**Excerpt to read:**
┌──
Charles: I don’t have any questions, but just as a comment, that step certificate inspect has been a really, really useful tool as I’ve worked with folks in Linkerd in the community, and with Buoyant customers, just to understand what’s going on with certificates. And it can be used to inspect any certificate that’s generated. So if you’re using open SSL, or if you’ve already got a certificate somewhere, you can use that inspect command to take a look at it, and see those same details in the TA just showed in his terminal.

Matei: Yeah, and the certificate can be generated, or the public key can be generated, with any algorithm, it’s a really flexible tool. This Step certificate thing is a bit like a Swiss army knife. And I like it because it’s a bit more intuitive than using open SSL. But anyway, if this all made sense to everybody up until now, we’re going to be moving on how to generate a self-signed certificate authority, and an issuer.

Generating a self-signed certificate authority and issuer

So, with Linkerd, we mentioned that we have hierarchical trust in this operational model that we have, right? So we have different layers of trust. And in order to achieve this, we need to generate a certificate authority, whose key we’re going to be keeping private on our computer. And then, we are going to generate an issuer certificate that’s going to be used to sign under certificates.

So you can go ahead and work through this. And you don’t have to wait on me to go through all of this stuff, so if you’re feeling confident in your step commands, you can give this a try. But what I wanted to say, is that in order to make this a bit more interesting, we’re going to experiment with changing the validity periods for our certificate. So I mentioned at the start of the sort of hands-on phase, that depending on what environment you use, you might want to use longer-lived certificate. So for example, if you have a staging environment, you might want to just set the expire date to be 20 years for the CA, 10 years for the issuer certificate, and then just sort of be done with it and not have to worry about it, unless 10 years pass, which they might, if you’re still working the same job, and working on the same system.

So yeah, one thing that you need to know, is basically, in order to pass this expiry date, we don’t need to use a duration. So we can express it in seconds, minutes, and hours. And that sort of, over here. Or, we can pass in the time. But the time must be RFC compliant, RFC 3339 compliant. So this looks a bit like this. If you’re on a Unix system, you can basically get it using the date command. So it’s the date today, the calendar date today, the time, and then the time zone. It’s going to make sense in a second. It’s going to be a bit harder to type these commands out at first, but you’re going to get used to it in a day or two. Well, not even. We’ll just give it a few tries, and you’re going to get used to it, is what I wanted to say.
└──
**Task list:**
(A) Rewrite everything from "So you can go" down to "the same system." in the Linkerd certificate transcript, changing "staging" to "testing".
(B) According to the Linkerd certificate transcript, what expiry period might you set for the certificate authority in a staging environment?
(C) Decide whether each statement agrees with the Linkerd certificate transcript, and back each yes or no with the deciding words quoted from it. (i) A time passed in as the expiry must be RFC 3339 compliant. (ii) The step certificate inspect command only works on certificates made with step. (iii) The key of the certificate authority is kept private on the computer.

**Provided material:**
┌──
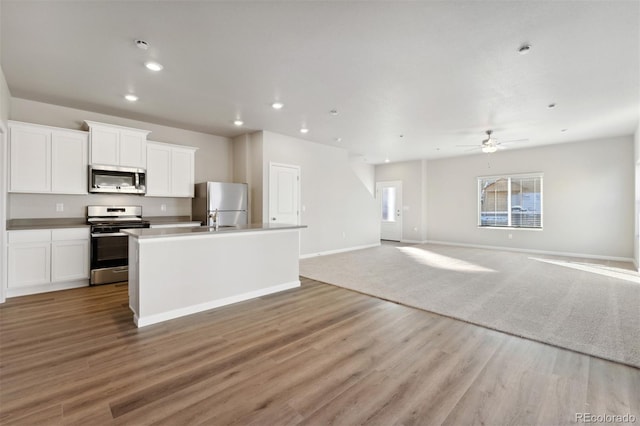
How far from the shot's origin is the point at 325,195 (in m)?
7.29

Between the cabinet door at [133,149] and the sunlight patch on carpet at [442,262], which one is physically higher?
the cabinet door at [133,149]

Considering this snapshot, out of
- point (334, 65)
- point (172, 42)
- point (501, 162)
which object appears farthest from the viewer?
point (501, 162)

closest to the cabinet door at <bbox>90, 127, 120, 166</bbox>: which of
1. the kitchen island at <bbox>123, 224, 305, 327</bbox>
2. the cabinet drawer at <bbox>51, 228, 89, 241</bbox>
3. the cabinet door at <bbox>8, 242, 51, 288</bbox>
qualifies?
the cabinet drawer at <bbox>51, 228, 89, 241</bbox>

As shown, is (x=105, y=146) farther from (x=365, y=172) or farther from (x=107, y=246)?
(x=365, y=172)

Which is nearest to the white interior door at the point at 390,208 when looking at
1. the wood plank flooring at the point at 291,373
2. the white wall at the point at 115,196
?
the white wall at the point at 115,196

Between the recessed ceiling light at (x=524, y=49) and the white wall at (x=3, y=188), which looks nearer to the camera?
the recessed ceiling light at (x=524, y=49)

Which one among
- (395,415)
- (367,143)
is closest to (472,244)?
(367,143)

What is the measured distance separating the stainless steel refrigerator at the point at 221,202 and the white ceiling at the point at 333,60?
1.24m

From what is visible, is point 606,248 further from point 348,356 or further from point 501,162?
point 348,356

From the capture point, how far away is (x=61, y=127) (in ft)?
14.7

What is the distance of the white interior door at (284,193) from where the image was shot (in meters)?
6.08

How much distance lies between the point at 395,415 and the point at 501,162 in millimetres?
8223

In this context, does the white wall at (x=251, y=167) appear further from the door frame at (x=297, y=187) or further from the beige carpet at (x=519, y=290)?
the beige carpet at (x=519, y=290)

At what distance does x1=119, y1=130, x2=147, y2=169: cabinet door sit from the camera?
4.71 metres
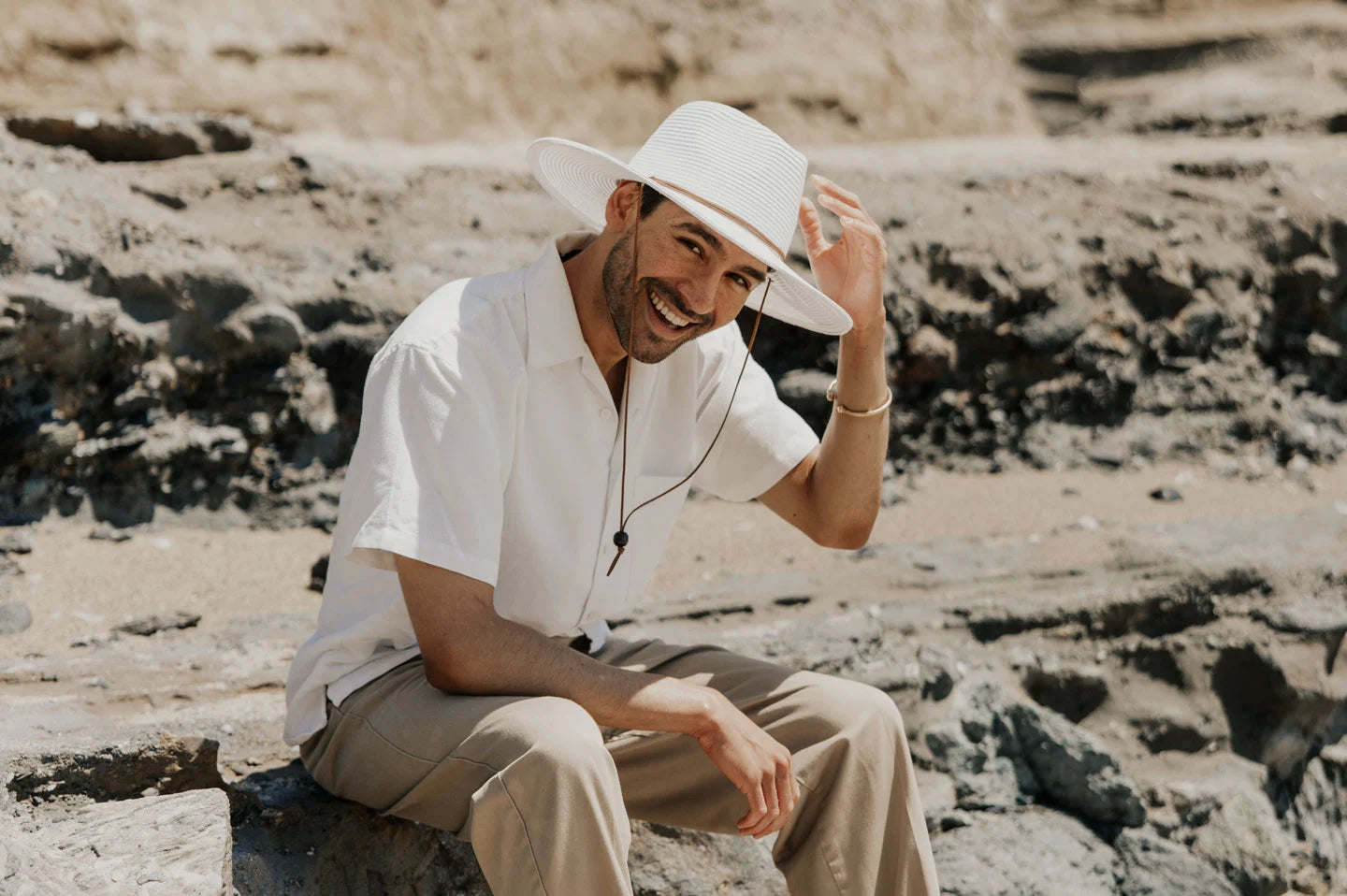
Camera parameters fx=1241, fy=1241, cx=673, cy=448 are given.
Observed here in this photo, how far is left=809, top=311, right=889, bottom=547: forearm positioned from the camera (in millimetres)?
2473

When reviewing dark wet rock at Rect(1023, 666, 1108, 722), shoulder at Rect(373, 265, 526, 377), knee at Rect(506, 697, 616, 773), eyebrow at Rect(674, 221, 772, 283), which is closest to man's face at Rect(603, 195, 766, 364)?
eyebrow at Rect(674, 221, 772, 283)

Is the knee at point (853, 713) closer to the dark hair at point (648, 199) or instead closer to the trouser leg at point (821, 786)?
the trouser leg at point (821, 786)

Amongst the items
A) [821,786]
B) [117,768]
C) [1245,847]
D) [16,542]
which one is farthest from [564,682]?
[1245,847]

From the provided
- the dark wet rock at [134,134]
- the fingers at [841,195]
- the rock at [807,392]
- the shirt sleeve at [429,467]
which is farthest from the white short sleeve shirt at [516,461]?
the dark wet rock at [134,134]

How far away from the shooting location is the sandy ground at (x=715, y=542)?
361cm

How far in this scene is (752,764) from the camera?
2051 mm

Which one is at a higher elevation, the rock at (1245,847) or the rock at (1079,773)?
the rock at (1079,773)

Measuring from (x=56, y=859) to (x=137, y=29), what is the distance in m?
└──
┌──
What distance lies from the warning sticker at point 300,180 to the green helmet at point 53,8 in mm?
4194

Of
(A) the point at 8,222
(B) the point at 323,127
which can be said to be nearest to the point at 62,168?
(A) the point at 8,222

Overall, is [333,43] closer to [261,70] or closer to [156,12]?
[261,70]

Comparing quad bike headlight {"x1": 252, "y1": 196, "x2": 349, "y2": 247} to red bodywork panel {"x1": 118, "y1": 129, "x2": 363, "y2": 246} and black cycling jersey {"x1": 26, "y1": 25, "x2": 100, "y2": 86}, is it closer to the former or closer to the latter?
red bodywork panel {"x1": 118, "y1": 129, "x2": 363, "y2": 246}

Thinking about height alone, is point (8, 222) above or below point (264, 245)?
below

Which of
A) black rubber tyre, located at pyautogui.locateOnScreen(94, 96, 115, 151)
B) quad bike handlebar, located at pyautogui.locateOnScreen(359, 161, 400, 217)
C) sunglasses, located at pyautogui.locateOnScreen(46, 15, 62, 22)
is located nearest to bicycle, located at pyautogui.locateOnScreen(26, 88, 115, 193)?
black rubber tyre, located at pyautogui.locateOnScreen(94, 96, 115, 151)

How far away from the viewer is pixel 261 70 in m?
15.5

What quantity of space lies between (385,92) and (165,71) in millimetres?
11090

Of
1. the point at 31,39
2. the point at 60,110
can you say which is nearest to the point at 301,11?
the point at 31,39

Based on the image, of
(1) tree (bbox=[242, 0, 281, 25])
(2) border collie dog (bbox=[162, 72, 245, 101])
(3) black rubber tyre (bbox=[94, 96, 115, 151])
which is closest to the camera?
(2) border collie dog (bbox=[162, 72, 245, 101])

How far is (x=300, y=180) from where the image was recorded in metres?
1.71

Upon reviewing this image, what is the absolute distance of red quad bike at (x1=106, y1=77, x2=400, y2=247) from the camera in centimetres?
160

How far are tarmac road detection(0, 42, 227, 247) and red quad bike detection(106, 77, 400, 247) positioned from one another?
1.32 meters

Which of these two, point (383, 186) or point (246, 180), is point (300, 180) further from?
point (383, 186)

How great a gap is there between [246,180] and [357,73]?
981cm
└──
┌──
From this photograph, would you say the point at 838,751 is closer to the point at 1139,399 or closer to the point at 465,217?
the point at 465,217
└──
**Answers for this exercise:**
(A)
So you can go ahead and work through this. And you don’t have to wait on me to go through all of this stuff, so if you’re feeling confident in your step commands, you can give this a try. But what I wanted to say, is that in order to make this a bit more interesting, we’re going to experiment with changing the validity periods for our certificate. So I mentioned at the start of the sort of hands-on phase, that depending on what environment you use, you might want to use longer-lived certificate. So for example, if you have a testing environment, you might want to just set the expire date to be 20 years for the CA, 10 years for the issuer certificate, and then just sort of be done with it and not have to worry about it, unless 10 years pass, which they might, if you’re still working the same job, and working on the same system.

(B) 20 years.

(C)
(i) Yes: "But the time must be RFC compliant, RFC 3339 compliant."
(ii) No: "And it can be used to inspect any certificate that’s generated."
(iii) Yes: "whose key we’re going to be keeping private on our computer."